■ Exercise goal
An exact reprint of every record below is required, with the pictures left out.
Start of Provided entries
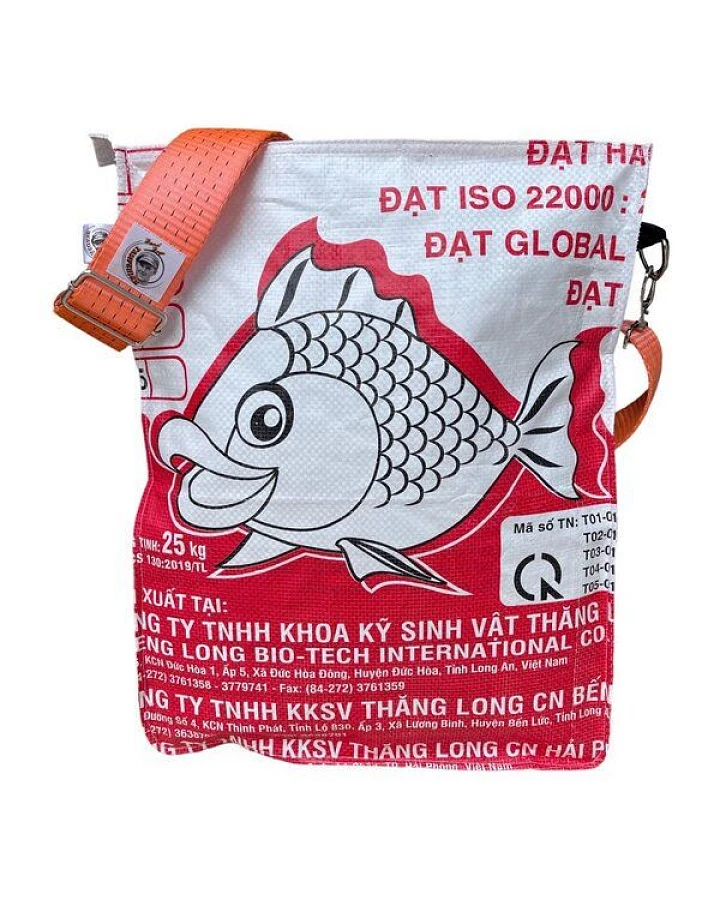 Beadbags Shopperbag TJ77 recycelter Reissack mit Tampenjangurt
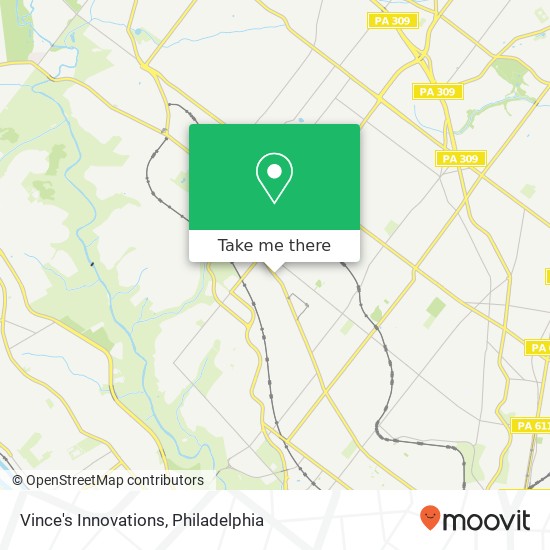 Vince's Innovations map
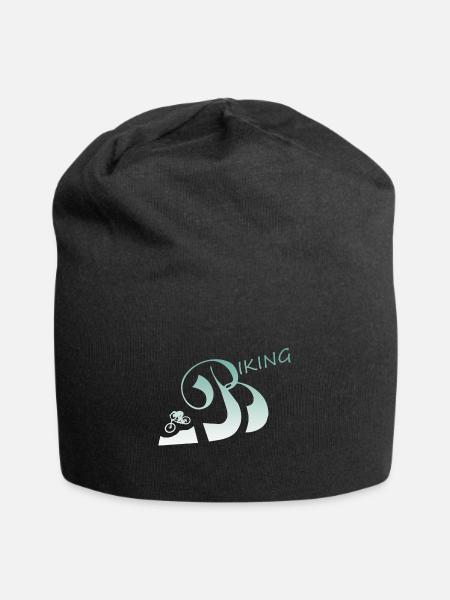 biken - Jersey-Beanie - Schwarz
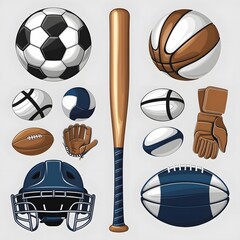 Essential Sports Gear: Soccer, Volleyball, Baseball & Rugby Equipment Collection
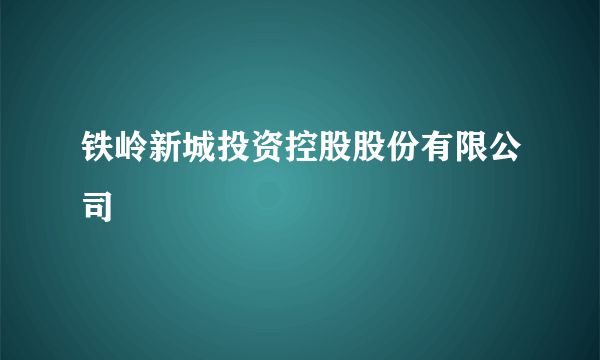 铁岭新城投资控股股份有限公司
End of Provided entries
■ Result of the task
 Beadbags Shopperbag TJ77 recycelter Reissack mit Tampenjangurt
 Vince's Innovations map
 biken - Jersey-Beanie - Schwarz
 Essential Sports Gear: Soccer, Volleyball, Baseball & Rugby Equipment Collection
 铁岭新城投资控股股份有限公司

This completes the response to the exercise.